Show of hands – weren’t you wondering if I forgot Übersuggest with each passing tool in this list? Well I saved it for the end. The king of secondary keyword research, Übersuggest gives you all the terms “suggested” by Google for each letter after your keyword, in alphabetical order. It now offers vertical results for images, news, shopping, video and recipes.
There’s a clear explanation of how this tool works on the Übersuggest home page, so I’m going to skip on the duplication. Plus, its popularity and usage is probably next only to the AdWords Keyword tool.

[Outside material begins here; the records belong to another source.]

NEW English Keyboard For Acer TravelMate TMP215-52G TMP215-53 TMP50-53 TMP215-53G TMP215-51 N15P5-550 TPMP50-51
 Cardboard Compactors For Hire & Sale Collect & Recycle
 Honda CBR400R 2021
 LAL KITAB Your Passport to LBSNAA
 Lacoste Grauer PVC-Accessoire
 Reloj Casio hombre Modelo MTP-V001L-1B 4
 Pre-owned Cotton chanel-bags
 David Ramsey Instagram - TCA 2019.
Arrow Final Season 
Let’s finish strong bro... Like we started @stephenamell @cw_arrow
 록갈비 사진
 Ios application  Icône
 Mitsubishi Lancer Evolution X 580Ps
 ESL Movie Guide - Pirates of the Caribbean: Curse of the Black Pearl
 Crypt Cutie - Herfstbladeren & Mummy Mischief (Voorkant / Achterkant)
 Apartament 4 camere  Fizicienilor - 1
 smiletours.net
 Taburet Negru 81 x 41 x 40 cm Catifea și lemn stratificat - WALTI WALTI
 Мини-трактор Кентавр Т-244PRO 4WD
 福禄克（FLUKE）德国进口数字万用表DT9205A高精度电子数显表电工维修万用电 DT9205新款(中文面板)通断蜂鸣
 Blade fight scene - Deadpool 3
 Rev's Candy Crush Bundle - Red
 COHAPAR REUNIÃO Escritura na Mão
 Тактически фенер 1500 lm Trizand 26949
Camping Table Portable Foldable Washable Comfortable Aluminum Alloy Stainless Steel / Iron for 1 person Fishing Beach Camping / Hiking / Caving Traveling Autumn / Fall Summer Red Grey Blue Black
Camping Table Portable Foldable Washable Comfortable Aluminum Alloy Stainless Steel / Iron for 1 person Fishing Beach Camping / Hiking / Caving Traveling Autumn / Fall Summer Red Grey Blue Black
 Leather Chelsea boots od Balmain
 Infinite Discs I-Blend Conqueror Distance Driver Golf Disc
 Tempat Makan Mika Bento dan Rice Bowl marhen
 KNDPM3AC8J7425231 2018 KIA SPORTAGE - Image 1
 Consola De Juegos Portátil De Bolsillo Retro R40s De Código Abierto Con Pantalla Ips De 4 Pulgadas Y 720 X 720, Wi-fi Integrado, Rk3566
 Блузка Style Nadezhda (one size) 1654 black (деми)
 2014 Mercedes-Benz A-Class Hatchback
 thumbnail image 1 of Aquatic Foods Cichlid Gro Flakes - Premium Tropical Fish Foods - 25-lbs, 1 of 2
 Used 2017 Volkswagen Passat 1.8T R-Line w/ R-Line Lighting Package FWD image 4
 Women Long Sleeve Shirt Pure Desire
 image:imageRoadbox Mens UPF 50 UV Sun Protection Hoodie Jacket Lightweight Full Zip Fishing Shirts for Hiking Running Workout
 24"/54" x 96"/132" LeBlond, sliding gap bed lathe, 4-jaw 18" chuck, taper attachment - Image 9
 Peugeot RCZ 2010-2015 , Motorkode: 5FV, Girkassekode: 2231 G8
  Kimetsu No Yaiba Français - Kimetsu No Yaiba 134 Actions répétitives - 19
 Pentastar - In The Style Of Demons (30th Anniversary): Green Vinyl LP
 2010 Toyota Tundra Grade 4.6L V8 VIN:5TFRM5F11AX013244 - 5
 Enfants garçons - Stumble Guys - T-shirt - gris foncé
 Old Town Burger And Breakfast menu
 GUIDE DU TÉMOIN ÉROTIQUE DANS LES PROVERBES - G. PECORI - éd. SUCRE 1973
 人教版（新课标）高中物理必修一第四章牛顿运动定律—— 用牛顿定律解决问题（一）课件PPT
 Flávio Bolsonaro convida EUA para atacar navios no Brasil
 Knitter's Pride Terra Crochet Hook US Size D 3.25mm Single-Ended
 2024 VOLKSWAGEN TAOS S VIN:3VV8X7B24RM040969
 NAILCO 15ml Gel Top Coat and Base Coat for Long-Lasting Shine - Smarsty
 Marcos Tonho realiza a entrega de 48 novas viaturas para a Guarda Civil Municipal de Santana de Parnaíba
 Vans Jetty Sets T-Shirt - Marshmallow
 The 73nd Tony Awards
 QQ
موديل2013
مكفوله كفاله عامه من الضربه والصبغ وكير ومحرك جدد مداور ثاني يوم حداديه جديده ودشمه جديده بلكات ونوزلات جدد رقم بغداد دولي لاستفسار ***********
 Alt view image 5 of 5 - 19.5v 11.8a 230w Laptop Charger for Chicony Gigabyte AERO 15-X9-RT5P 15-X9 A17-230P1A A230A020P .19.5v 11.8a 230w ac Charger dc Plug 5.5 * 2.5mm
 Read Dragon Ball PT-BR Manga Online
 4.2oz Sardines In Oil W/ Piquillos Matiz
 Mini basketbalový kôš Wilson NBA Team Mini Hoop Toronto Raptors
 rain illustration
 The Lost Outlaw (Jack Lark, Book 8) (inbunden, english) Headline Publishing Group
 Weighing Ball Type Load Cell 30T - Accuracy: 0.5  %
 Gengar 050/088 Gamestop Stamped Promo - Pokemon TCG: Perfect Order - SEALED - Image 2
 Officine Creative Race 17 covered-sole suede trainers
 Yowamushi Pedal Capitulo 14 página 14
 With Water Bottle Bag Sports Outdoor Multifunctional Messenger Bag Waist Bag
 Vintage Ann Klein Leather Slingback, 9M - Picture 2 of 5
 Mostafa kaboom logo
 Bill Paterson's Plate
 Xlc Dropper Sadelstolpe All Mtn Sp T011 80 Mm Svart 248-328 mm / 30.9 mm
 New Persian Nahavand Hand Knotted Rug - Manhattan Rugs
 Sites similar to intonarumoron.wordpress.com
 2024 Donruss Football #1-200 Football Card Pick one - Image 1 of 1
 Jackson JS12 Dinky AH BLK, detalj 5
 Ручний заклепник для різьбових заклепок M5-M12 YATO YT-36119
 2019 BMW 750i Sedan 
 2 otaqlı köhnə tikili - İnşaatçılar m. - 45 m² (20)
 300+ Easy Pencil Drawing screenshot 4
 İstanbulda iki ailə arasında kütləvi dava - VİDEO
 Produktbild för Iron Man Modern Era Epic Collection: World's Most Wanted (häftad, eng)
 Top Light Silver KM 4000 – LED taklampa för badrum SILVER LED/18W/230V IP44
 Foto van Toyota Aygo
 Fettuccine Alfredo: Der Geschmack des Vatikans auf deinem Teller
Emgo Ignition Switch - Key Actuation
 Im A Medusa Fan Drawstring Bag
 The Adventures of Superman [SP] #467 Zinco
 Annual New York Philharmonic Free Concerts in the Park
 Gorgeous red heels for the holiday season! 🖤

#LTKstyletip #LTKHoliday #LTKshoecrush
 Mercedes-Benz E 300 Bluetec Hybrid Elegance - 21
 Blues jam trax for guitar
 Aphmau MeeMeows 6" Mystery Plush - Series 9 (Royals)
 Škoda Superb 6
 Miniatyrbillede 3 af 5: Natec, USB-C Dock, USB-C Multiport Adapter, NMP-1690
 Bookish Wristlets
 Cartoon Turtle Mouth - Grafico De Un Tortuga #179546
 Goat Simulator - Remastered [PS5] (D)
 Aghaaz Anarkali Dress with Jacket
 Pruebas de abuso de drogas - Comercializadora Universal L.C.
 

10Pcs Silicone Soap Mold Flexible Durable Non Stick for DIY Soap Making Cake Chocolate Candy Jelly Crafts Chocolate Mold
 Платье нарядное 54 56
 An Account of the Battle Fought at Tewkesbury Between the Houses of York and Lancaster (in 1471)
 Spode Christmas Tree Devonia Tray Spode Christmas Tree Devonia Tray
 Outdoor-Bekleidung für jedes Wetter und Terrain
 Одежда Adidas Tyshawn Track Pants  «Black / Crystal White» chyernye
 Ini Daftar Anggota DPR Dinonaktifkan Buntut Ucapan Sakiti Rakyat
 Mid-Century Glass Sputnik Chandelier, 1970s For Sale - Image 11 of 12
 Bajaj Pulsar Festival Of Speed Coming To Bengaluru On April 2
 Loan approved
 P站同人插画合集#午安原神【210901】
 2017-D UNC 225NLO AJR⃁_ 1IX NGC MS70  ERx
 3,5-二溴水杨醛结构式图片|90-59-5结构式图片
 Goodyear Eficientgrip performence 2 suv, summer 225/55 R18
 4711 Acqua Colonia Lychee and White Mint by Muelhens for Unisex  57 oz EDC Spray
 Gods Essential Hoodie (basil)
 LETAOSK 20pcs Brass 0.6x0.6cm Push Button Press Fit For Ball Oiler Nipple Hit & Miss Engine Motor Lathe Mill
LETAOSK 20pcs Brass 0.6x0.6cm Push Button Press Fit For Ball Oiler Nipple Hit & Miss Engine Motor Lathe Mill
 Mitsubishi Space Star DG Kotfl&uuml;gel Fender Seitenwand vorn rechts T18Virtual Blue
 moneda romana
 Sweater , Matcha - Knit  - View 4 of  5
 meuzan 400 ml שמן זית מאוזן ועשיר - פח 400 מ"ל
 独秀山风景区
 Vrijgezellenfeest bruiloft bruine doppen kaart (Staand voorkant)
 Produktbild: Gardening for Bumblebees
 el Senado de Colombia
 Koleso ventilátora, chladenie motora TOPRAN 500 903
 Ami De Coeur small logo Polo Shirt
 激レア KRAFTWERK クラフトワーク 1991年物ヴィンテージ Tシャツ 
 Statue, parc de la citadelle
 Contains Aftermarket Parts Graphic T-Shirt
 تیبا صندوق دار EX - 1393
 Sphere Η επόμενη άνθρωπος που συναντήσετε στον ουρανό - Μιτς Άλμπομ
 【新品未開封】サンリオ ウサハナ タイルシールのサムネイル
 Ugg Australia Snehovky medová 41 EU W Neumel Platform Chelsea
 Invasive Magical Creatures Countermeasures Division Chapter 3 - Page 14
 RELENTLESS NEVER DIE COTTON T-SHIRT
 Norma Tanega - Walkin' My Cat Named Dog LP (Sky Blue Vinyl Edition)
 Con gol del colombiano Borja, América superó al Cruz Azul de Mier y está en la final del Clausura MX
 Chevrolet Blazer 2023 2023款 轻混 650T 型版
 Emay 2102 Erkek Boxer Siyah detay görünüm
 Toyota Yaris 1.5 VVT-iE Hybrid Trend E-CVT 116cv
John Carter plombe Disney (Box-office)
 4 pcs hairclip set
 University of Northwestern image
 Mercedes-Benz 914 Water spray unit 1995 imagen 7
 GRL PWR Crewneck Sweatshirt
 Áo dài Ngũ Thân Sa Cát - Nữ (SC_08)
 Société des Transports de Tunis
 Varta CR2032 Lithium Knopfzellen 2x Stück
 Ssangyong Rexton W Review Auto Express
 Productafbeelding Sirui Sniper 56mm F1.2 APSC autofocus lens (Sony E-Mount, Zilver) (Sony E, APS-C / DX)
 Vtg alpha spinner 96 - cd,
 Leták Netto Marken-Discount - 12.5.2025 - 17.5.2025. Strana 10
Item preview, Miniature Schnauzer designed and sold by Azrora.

There, now. We’ve given you a preliminary overview of ten cool keyword tools. Of course each of these has its own strengths and caveats, and at least for now, none can match the effectiveness of Google’s Keyword Tool, particularly in language, location, or device-specific results. Google gathers and analyzes vast amounts of data and as you know, the rich only get richer.
I also want to emphasize that Microsoft Excel and Google Docs perhaps play an equal, if not more important role in keyword research than any of these tools, because at the end of the day, the mountain of data you end up with is of no use if you can’t perform calculations, sort, filter, present or store it in a way that’s best suits the task at hand. Head over to Distilled for a comprehensive Excel for SEOs guide. Alternatively, bug this guy—he’s the Sensei who trains Excel ninjas in the dark of the night.
As search engine optimizers and marketers, we have to constantly keep testing and fine tuning search terms. Tools will always be there to help us collect and organize data but only humans can fully understand human intent, even if you argue that husbands can’t understand wives!